BOOKS: Thrill, suspense in ‘The Dead Came Calling’

Saturday April 13 2019

The Dead Came Calling by Nducu wa Ngugi

'The Dead Came Calling' by Nducu wa Ngugi. The novel uses cliff-hangers and suspense to keep you guessing the next twist. PHOTO COURTESY 

HENRY MUNENE
By HENRY MUNENE
More by this Author

Nothing is what it seems. This aphorism seems to aptly summarise Nducu wa Ngugi’s new novel The Dead Came Calling.

For, while it has all the makings of a whodunit, it eschews the well-known structure of the traditional murder mystery, where detectives spend time peeling away onion-like layers of evidence, until the culprits are revealed near the end.

In a breakaway from the conventional thriller storyline, The Dead Came Calling uses cliff-hangers and suspense to not only keep you guessing the next twist, but also to dash any conclusions you may have jumped to based on previous hints.

This narrative technique—of creatively alternating false hints with shocking twists—has lately been made popular by undercover operations TV series such as CSI, which incidentally the author mentions somewhere in the novel.

The Dead Came Calling is the story of Jack Chidi, an investigative journalist with the Daily Grind.

Chidi receives a call from Anarupa Mehta, the wife of Vishal Mehta, an Indian business magnate whose body has been found in his garage.

Chidi knows nothing about the Mehtas, and the puzzle gets complicated when Anarupa tells him that Vishal had said that the famous investigative journalist should be contacted should anything go wrong.

Jack reaches out to his contacts in the criminal investigations world to find out not only who killed the Kenyan of Indian extraction, but also to find out why exactly the slain tycoon wanted him to investigate his death.
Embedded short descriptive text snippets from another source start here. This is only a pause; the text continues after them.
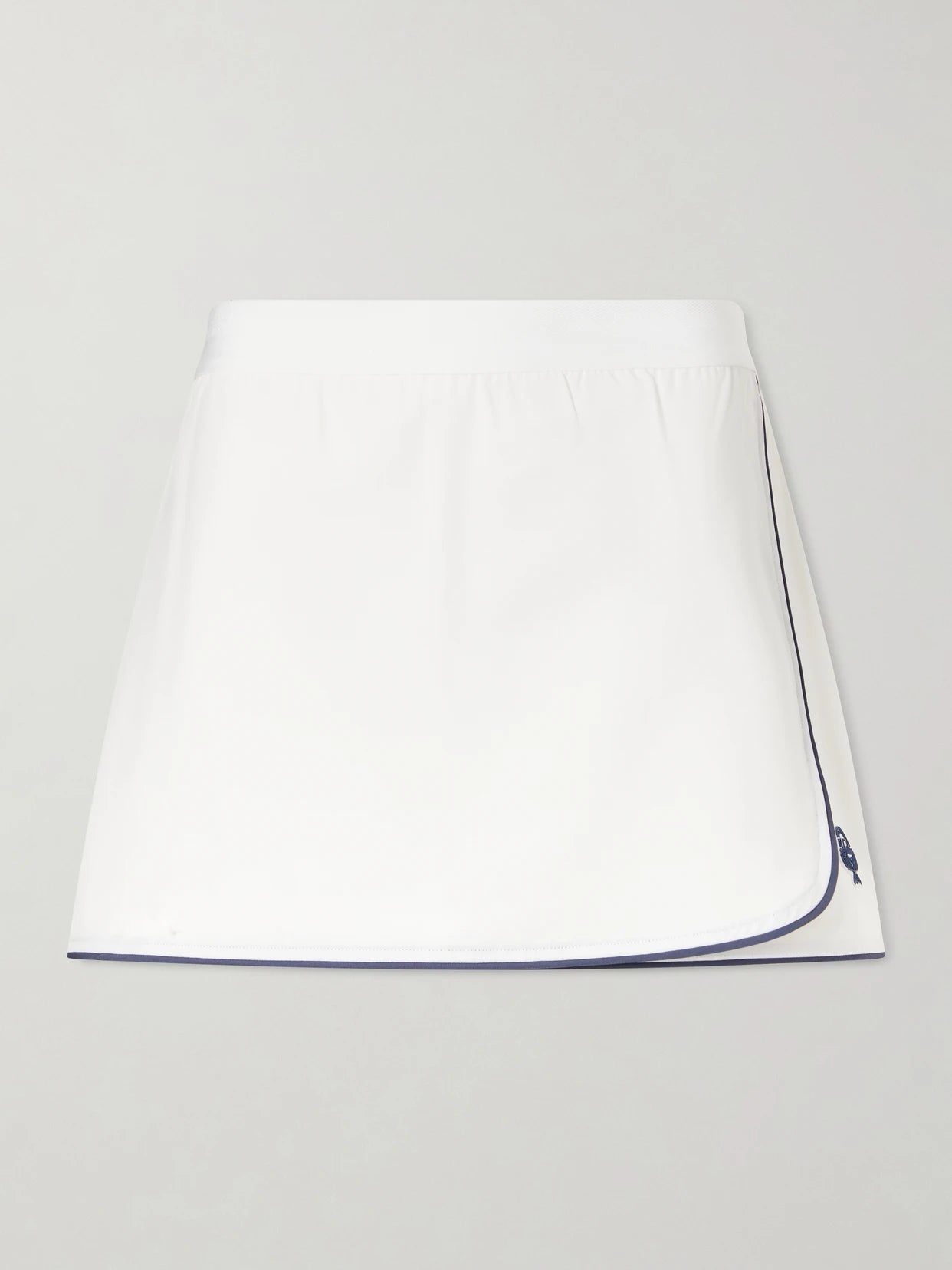 Image of a model wearing Tops. Product name - Anaya Jersey Skort in White colour by brand - Varley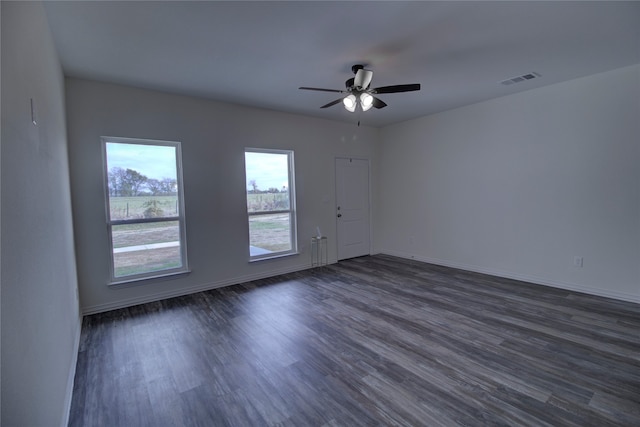 unfurnished room featuring ceiling fan and dark hardwood / wood-style flooring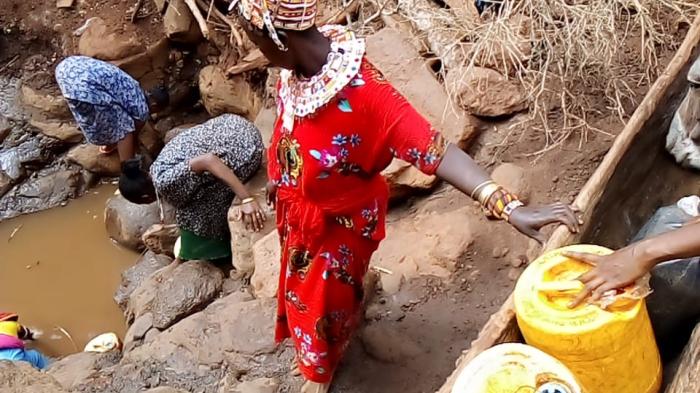 Samburu women collecting water from a water well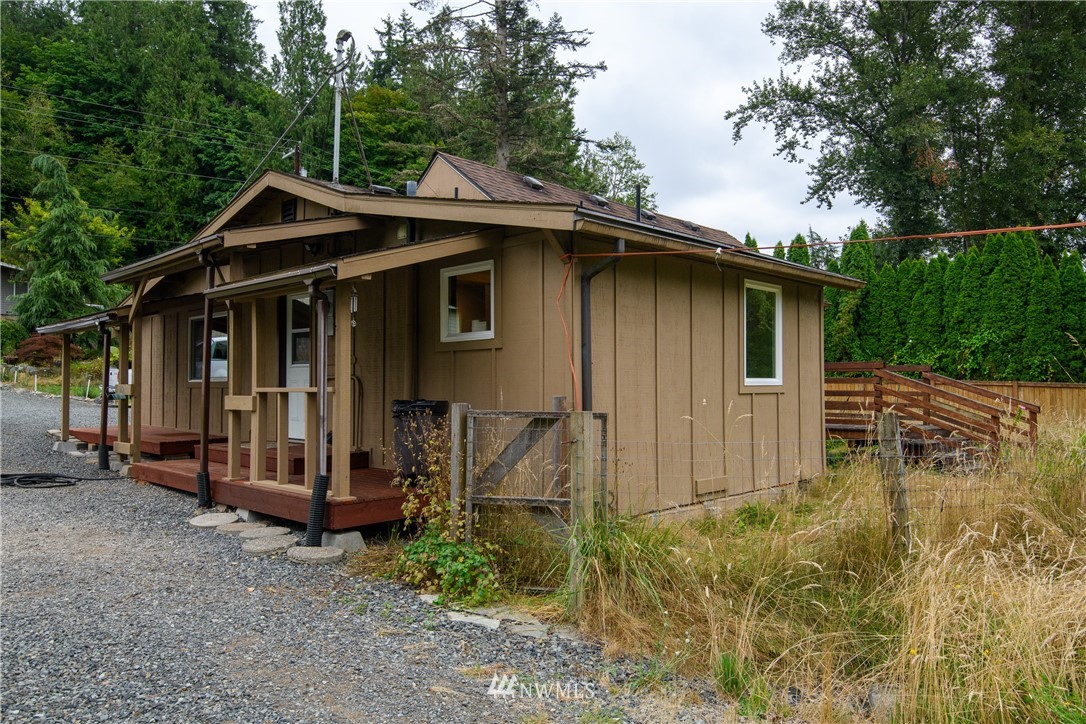 2710 Callow Road Lake Stevens, WA 98258 - Photo 5 of 37 a front view of a house with garden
The investigation starts with hints from friendly detectives, and a visit to the office block where the slain tycoon worked.

Teaming up with Otieno, a humorous fellow journalist and a couple of police officers, the hunt for Mehta’s killers takes Jack all the way to Texas.

The novel artistically compares life in Kenya with that in the US, satirising American eccentricities and scoffing at the misconception that the West is superior to Africa.

Nducu’s novel straddles serious and popular fiction. It has the hallmarks of a thriller, and it explores serious themes, including the role of the media in crime, race relations and human trafficking.

Nducu is the son of Ngugi wa Thiong’o, the eminent California-based Kenyan author.

Also published in the Spear Books series are books by Nducu’s siblings: Nairobi Heat, a novel by Mukoma wa Ngugi, The Fall of Saints, by Wanjiku wa Ngugi, and Seasons of Love and Despair, by Tee Ngugi; which confirms them as a writing family.